## TASK PROMPT
Restate each record word for word, from the first to the last.

Start of DATASET RECORDS

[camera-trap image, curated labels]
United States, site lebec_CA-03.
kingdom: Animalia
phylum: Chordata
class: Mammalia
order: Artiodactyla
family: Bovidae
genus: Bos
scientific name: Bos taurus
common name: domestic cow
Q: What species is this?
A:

End of DATASET RECORDS

## EXERCISE SOLUTION
[camera-trap image, curated labels]
United States, site lebec_CA-03.
kingdom: Animalia
phylum: Chordata
class: Mammalia
order: Artiodactyla
family: Bovidae
genus: Bos
scientific name: Bos taurus
common name: domestic cow
Q: What species is this?
A:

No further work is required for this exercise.